16 August, 2009

Evaluations, summer 2009

Course evaluations can be very useful, although not in the way students intend when they write their comments.

For example, one student wrote on an evaluation,

Mr. Perry had only about 3 office hours available during the week.
Actually, I had 5 office hours available during the week, as posted on my syllabus:
MWF 1.30-2.30p; TTh 9.30-10a, 3-3.30p
They were also posted on a schedule pinned to the office door, along with class times and an hour set aside to meet with a graduate student.

I also tell students in class that if they need assistance, they can make an appointment outside office hours. I can't be imagining this; some students actually make appointments outside office hours. What's more, I've been known to accommodate students who show up outside office hours even without an appointment, although the department asked me about a year and a half ago to stop making a habit of that.*

There are times when I've turned away a student outside office hours, either because I was deeply involved with something and didn't want to be distracted, or because it was only a few minutes before class and I was getting my things together. I half-suspect that the comment came from a student to whom that happened a couple of times this past summer, but I can remember a couple of occasions where I did answer the question, because it was quick.

Could it be the staggered times that confused the student? Traditionally, I've tried to stagger my office hours to accommodate students with different schedules. This is why I haven't simply held my office hour at the same time every day, five days a week. That would be very convenient for me, but I doubt it would be convenient for most students.

This semester, I'll try to schedule my office hours at the same time every day: Monday through Friday from 4-5pm. Watch: at the end of the semester, someone will complain about it!

Another student commented,
The instructor didn't even know he was teaching this subject until about a week before class.
This is true, but it's a curious twist of the facts.
  1. How did the student know this, anyway? Because I told the class.
  2. If memory serves, I was originally scheduled to teach a different course altogether, and was swiched a short time before the summer began. Whether it was a few days or a few weeks, however, I don't recall.
  3. In any case, as I explained the first day of class, the provost originally declared that, due to the university's dire economic circumstances, classes that didn't have at least 16 students registered would be cancelled. However, he relented on some classes. This class was one of them; only 10 students (or so) were registered at the beginning of the session, so I had been expecting it to be cancelled. The class ran anyway.
  4. What the student doesn't tell you is that, by the first day of class, I had a weeks' worth of detailed notes ready: so it's not as if I walked into class completely unprepared.
The student added,
He didn' t even have a syllabus for us to go by.
As a matter of fact, I did!
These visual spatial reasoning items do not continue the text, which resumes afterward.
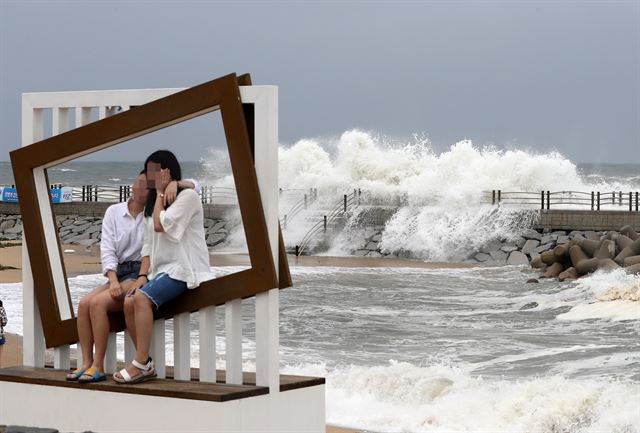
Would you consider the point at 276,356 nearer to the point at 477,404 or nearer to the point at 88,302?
the point at 88,302

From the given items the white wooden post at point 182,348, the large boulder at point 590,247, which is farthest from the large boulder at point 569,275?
the white wooden post at point 182,348

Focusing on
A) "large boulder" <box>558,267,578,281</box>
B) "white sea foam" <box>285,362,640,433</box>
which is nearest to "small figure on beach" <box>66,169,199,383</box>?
"white sea foam" <box>285,362,640,433</box>

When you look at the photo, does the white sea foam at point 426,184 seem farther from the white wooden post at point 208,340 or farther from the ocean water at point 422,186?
the white wooden post at point 208,340

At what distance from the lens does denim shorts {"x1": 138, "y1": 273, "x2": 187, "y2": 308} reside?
6047 millimetres

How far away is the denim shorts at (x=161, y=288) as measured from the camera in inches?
238

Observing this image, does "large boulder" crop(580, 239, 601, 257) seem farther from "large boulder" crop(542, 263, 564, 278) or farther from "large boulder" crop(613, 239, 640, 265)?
"large boulder" crop(613, 239, 640, 265)

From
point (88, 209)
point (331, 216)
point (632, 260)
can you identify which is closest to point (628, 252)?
point (632, 260)

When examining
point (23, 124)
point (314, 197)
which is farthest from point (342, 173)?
point (23, 124)

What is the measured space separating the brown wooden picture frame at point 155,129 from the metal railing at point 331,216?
24.9 m

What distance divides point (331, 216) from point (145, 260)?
29016 millimetres

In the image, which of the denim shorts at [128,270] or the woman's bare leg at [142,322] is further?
the denim shorts at [128,270]

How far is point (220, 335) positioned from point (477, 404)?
5114mm

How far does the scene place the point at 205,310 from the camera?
6.10 metres

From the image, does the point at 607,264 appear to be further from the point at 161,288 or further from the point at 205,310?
the point at 161,288
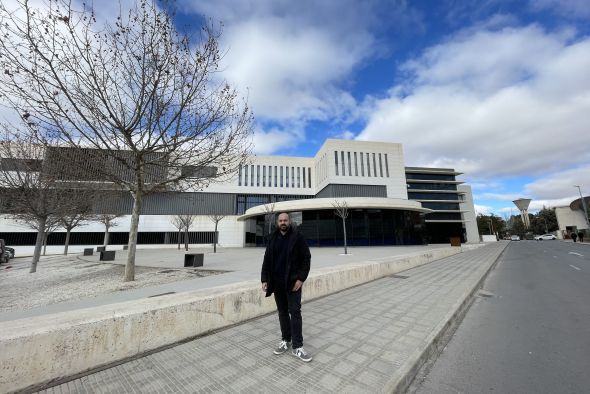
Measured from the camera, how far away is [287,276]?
3.28 meters

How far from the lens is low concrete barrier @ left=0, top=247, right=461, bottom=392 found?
2529 millimetres

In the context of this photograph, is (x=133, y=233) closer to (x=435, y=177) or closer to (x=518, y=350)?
(x=518, y=350)

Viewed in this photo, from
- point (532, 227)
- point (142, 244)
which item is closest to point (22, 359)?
point (142, 244)

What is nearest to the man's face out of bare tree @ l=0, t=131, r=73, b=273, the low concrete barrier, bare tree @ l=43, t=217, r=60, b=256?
the low concrete barrier

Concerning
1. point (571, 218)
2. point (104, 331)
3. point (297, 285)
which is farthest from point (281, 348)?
point (571, 218)

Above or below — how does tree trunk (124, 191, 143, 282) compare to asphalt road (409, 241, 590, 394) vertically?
above

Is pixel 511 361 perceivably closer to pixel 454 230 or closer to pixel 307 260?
pixel 307 260

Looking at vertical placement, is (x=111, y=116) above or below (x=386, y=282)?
above

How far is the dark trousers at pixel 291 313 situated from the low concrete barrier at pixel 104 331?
1.36 m

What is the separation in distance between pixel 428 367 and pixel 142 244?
1687 inches

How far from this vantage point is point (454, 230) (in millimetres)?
58969

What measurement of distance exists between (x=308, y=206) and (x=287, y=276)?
26.5m

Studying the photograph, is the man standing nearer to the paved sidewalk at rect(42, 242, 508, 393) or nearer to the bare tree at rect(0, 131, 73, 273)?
the paved sidewalk at rect(42, 242, 508, 393)

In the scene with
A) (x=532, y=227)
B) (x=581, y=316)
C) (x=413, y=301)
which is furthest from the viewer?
(x=532, y=227)
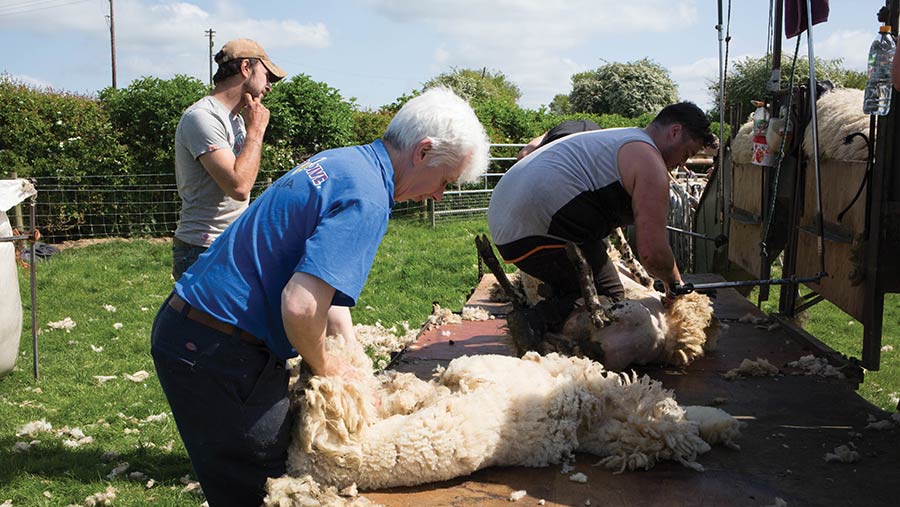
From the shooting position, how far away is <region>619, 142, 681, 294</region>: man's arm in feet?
11.7

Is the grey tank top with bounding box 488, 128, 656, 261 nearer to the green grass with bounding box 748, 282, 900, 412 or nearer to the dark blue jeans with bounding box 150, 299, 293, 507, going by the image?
the dark blue jeans with bounding box 150, 299, 293, 507

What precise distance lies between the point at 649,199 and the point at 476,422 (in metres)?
1.59

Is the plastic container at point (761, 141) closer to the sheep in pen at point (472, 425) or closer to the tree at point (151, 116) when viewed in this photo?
the sheep in pen at point (472, 425)

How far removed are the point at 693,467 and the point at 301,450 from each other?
134 cm

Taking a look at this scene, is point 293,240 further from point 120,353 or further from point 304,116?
point 304,116

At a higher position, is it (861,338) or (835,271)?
(835,271)

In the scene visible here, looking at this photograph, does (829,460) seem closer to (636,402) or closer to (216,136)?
(636,402)

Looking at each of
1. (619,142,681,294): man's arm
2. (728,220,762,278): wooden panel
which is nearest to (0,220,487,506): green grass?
(619,142,681,294): man's arm

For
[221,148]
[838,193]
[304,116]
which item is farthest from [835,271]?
[304,116]

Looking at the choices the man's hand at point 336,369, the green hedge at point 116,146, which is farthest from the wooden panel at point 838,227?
the green hedge at point 116,146

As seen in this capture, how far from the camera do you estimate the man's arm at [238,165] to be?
3455mm

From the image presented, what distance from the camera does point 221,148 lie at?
137 inches

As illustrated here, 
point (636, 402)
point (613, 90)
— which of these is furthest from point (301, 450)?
point (613, 90)

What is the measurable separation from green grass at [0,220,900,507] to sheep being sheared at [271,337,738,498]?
1566 millimetres
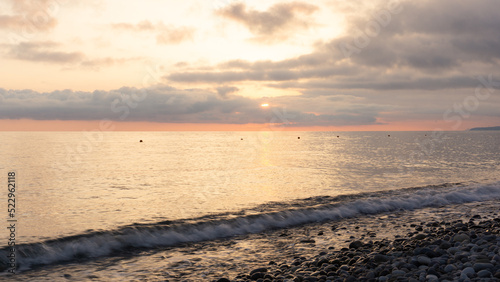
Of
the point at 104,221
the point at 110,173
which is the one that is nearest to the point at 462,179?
the point at 104,221

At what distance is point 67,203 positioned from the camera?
25.7 meters

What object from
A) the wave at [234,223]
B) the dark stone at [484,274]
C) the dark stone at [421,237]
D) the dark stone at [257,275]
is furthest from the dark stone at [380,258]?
the wave at [234,223]

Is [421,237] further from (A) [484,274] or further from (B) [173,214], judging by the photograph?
(B) [173,214]

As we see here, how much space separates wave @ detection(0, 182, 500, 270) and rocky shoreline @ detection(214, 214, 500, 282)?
21.5 ft

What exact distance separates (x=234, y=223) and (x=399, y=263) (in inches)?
428

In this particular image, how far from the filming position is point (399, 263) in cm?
1086

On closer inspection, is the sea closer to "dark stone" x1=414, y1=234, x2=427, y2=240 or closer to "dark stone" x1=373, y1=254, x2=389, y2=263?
"dark stone" x1=373, y1=254, x2=389, y2=263

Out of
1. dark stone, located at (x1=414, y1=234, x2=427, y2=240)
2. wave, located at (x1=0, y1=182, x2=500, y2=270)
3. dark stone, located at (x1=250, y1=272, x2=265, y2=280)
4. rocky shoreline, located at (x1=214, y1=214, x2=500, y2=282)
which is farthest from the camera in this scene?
wave, located at (x1=0, y1=182, x2=500, y2=270)

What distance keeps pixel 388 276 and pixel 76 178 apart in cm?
3948

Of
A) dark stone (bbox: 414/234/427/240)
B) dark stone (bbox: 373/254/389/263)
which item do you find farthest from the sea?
dark stone (bbox: 414/234/427/240)

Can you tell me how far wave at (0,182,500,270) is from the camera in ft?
50.3

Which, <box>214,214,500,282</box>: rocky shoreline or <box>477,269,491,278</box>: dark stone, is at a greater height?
<box>477,269,491,278</box>: dark stone

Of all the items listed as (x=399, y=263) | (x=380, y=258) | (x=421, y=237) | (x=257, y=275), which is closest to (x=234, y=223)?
(x=257, y=275)

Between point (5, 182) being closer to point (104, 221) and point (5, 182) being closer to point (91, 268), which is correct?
point (104, 221)
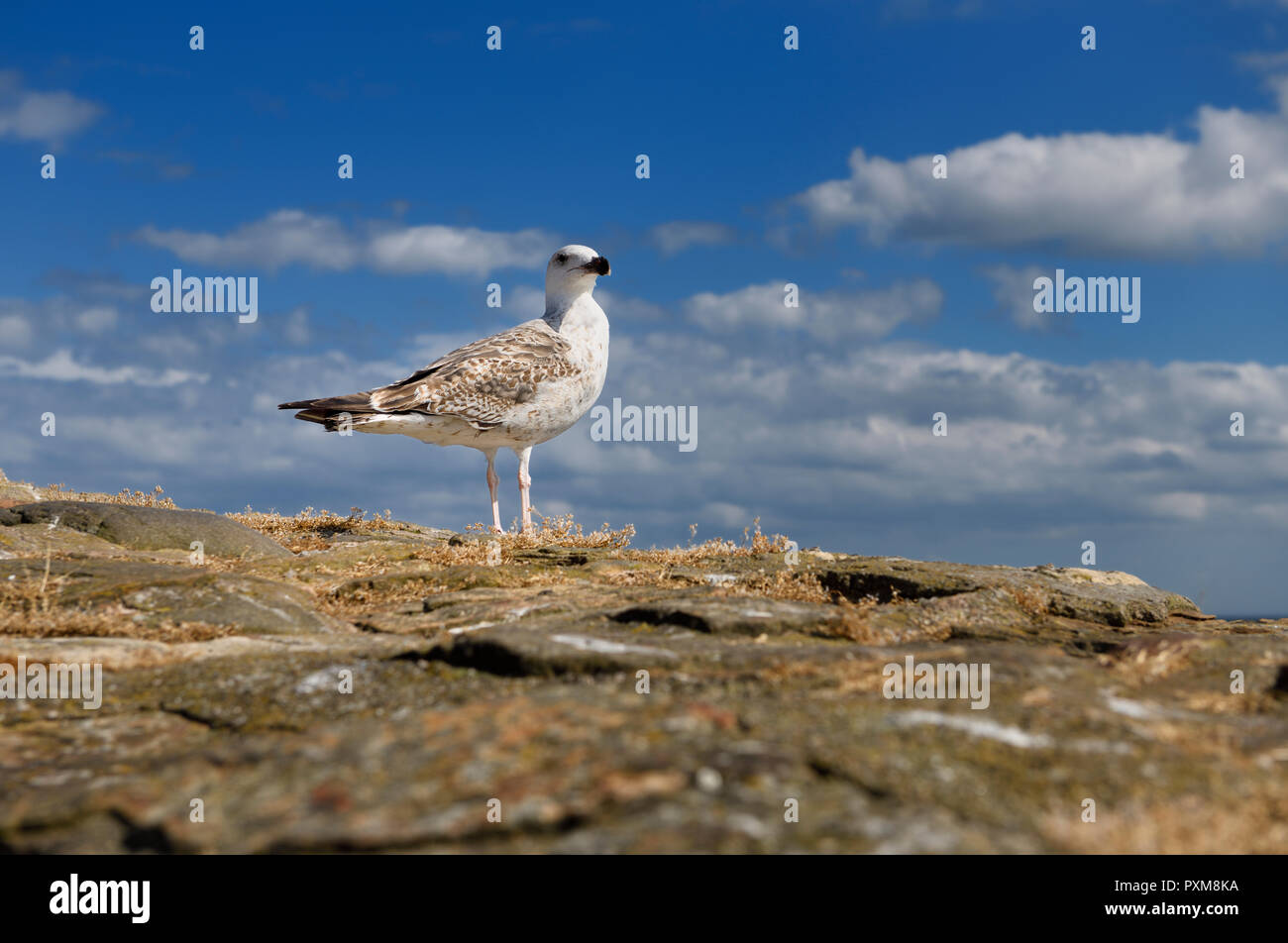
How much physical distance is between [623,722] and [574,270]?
1279 cm

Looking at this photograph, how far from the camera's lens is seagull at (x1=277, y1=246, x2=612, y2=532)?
43.8 feet

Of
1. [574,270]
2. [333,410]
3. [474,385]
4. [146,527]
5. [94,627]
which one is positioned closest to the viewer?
[94,627]

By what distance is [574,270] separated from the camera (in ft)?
50.2

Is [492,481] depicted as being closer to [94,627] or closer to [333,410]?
[333,410]

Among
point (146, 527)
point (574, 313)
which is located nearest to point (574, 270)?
point (574, 313)

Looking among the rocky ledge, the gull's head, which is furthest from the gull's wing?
the rocky ledge

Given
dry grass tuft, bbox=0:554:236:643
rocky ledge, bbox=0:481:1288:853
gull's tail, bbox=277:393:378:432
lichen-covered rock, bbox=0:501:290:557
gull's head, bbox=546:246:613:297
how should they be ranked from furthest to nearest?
gull's head, bbox=546:246:613:297, gull's tail, bbox=277:393:378:432, lichen-covered rock, bbox=0:501:290:557, dry grass tuft, bbox=0:554:236:643, rocky ledge, bbox=0:481:1288:853

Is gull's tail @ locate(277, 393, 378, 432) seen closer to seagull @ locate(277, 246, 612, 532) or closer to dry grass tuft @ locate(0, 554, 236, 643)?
seagull @ locate(277, 246, 612, 532)

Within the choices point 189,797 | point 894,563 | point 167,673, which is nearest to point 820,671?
point 189,797

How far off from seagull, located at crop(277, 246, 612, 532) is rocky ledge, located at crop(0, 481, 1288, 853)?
5523 mm

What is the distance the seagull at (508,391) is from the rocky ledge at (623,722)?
552 centimetres

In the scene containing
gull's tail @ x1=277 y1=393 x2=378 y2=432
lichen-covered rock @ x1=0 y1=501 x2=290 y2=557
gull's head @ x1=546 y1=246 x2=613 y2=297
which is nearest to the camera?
lichen-covered rock @ x1=0 y1=501 x2=290 y2=557

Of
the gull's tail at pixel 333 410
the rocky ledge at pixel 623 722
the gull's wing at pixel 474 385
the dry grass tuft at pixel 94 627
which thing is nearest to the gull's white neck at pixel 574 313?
the gull's wing at pixel 474 385
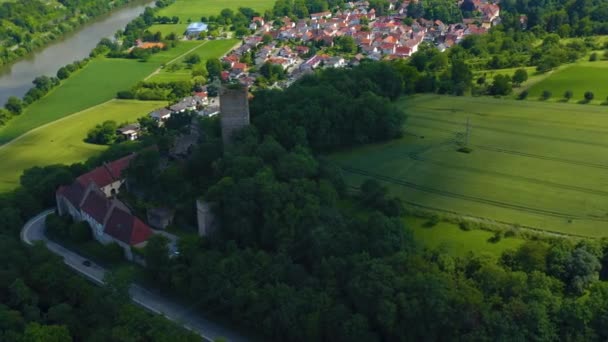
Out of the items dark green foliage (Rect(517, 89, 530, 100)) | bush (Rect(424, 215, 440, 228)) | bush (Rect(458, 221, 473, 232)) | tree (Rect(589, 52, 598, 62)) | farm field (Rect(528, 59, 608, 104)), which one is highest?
tree (Rect(589, 52, 598, 62))

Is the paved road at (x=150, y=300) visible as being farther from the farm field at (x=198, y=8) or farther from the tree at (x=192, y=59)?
the farm field at (x=198, y=8)

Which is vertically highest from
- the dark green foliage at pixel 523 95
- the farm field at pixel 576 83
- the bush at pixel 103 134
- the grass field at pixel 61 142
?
the farm field at pixel 576 83

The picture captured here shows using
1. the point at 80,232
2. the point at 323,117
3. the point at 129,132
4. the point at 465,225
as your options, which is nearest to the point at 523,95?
the point at 323,117

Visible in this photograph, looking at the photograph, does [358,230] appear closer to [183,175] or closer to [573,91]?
[183,175]

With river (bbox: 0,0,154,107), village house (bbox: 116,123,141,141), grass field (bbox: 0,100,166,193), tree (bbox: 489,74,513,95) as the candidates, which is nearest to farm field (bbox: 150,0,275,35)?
river (bbox: 0,0,154,107)

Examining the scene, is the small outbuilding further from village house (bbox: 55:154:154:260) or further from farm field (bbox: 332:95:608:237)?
village house (bbox: 55:154:154:260)

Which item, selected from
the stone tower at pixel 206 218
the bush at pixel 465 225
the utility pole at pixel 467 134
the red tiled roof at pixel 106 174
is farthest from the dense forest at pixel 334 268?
the utility pole at pixel 467 134

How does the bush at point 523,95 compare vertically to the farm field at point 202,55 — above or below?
above
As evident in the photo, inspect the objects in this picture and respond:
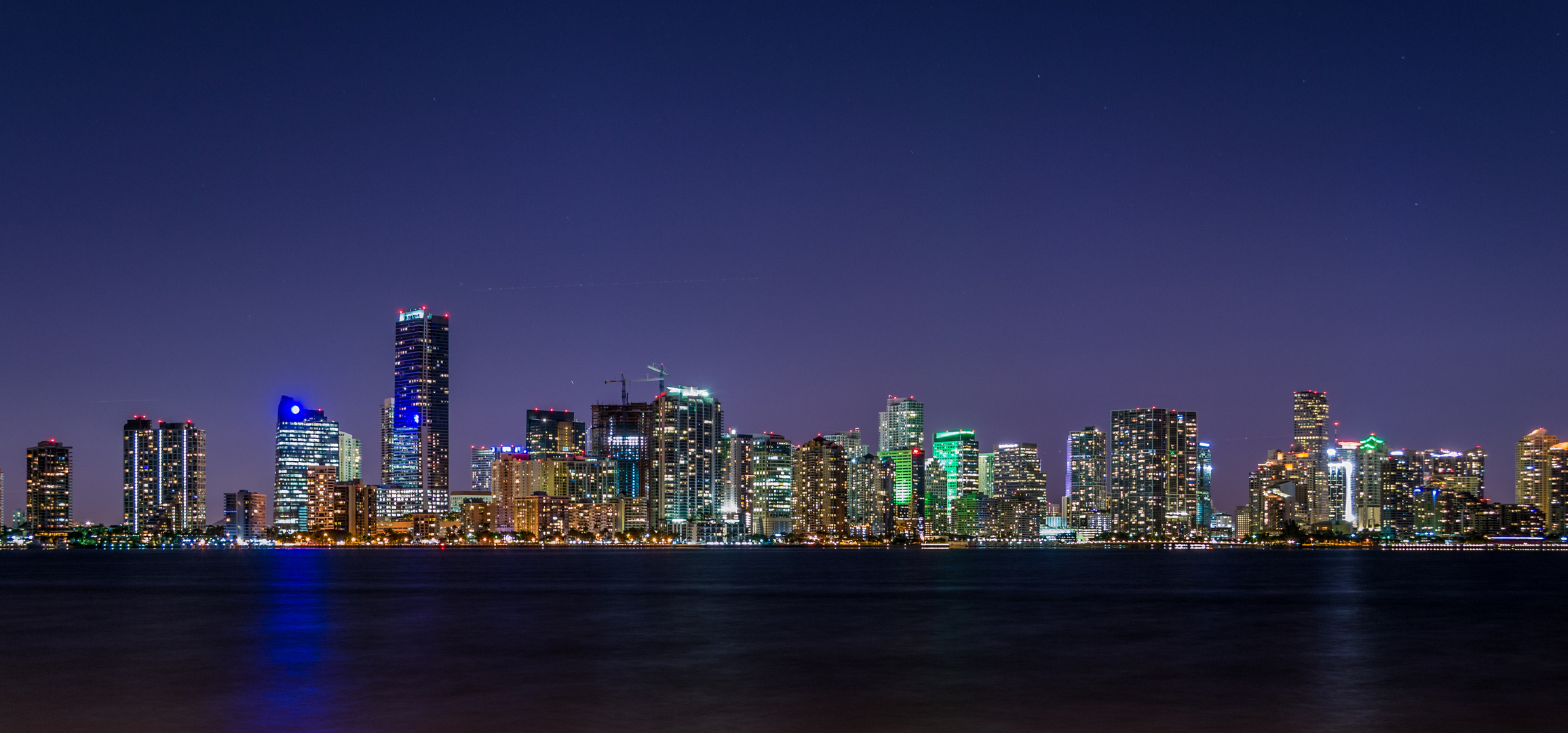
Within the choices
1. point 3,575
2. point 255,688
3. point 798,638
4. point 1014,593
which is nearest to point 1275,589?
point 1014,593

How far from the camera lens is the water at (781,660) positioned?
3180cm

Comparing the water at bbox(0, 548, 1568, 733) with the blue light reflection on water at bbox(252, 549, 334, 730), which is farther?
the water at bbox(0, 548, 1568, 733)

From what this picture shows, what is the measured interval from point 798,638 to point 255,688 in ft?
77.1

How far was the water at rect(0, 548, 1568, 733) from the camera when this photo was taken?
31.8 m

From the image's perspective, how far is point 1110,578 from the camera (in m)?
129

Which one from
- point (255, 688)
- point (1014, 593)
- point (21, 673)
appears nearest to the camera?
point (255, 688)

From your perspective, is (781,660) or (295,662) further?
(781,660)

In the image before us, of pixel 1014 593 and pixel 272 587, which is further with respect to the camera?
pixel 272 587

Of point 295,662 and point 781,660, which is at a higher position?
A: point 295,662

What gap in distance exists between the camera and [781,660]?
4559cm

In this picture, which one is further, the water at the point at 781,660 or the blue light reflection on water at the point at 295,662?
the water at the point at 781,660

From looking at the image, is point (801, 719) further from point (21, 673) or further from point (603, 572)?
point (603, 572)

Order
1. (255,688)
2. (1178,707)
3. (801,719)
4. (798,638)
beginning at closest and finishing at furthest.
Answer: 1. (801,719)
2. (1178,707)
3. (255,688)
4. (798,638)

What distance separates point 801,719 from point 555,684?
378 inches
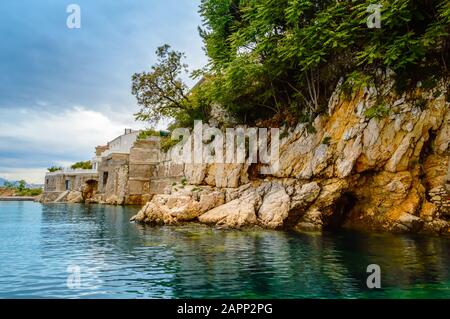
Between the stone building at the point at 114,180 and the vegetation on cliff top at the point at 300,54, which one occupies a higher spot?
the vegetation on cliff top at the point at 300,54

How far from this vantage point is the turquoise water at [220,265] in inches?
349

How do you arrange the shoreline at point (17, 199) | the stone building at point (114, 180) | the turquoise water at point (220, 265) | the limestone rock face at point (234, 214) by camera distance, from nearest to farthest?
the turquoise water at point (220, 265)
the limestone rock face at point (234, 214)
the stone building at point (114, 180)
the shoreline at point (17, 199)

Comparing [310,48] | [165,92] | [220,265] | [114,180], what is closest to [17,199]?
[114,180]

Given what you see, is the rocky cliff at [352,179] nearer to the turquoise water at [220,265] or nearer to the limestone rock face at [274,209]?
the limestone rock face at [274,209]

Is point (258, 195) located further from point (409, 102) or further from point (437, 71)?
point (437, 71)

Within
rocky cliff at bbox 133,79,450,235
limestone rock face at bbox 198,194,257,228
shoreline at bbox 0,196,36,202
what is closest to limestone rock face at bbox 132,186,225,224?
rocky cliff at bbox 133,79,450,235

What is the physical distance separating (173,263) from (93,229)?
12062 millimetres

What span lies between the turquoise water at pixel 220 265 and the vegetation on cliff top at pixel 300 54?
9.30 metres

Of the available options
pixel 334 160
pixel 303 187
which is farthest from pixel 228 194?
pixel 334 160

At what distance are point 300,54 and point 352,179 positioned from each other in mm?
8247

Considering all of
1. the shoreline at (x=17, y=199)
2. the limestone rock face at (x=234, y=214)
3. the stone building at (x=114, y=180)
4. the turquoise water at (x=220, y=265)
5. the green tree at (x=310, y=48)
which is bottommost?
A: the shoreline at (x=17, y=199)

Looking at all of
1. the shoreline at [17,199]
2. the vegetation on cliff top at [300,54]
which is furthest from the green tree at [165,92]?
the shoreline at [17,199]

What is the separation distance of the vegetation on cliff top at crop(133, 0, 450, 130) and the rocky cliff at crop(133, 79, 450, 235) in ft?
4.27

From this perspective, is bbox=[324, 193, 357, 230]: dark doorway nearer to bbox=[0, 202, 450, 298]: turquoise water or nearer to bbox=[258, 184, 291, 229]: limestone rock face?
bbox=[258, 184, 291, 229]: limestone rock face
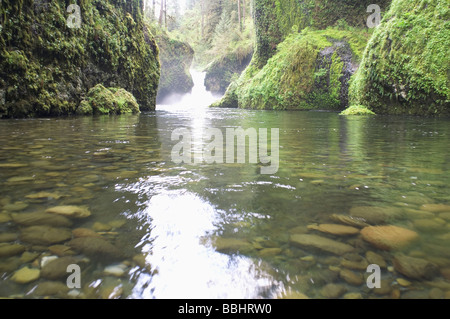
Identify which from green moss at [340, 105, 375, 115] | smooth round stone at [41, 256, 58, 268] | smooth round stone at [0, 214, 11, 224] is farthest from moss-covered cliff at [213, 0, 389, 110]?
smooth round stone at [41, 256, 58, 268]

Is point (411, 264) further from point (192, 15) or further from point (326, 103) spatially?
point (192, 15)

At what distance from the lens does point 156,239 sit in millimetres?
1216

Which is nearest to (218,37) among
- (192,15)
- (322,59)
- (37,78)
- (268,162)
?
(192,15)

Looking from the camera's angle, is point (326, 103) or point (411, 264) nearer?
point (411, 264)

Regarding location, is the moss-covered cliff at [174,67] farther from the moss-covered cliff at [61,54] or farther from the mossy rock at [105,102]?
the mossy rock at [105,102]

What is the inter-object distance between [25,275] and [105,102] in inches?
437

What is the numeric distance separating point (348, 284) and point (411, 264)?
281 millimetres

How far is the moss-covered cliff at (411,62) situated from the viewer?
9.09 m

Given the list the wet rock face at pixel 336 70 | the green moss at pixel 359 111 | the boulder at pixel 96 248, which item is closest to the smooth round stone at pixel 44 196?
the boulder at pixel 96 248

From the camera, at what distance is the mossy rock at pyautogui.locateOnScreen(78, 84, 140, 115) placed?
33.9 feet

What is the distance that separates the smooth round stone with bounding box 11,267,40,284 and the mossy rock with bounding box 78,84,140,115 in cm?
1017

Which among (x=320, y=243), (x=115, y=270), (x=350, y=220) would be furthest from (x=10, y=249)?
(x=350, y=220)

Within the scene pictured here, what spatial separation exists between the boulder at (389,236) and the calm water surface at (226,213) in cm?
4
The syllabus was posted online, and one of the first things I did on the first day of class was to write the class' webpage on the blackboard and to tell them that they should download the syllabus there.

Once upon a time I used to make it the first assignment of the semester that students download the syllabus, read it, and bring it to my office to get it signed. I dropped that this summer because I thought it was a silly exercise to impose on university students. Guess what the first assignment of the fall semester will be for each of my classes!

*By sheer coincidence, it seems to me that that's the time my course evaluations started to tank.


wjt said...

The department asked you to stop seeing students outside of your posted office hours? We live in so very different worlds!

jack perry said...


There were at the time some Modern Algebra students who took up the practice of sitting outside my office door & working on their homework, then knocking on the door when they encountered difficulty. I can see how it would be a hassle; it was starting to wear me out.

Anonymous said...

Just print it out and distribute it.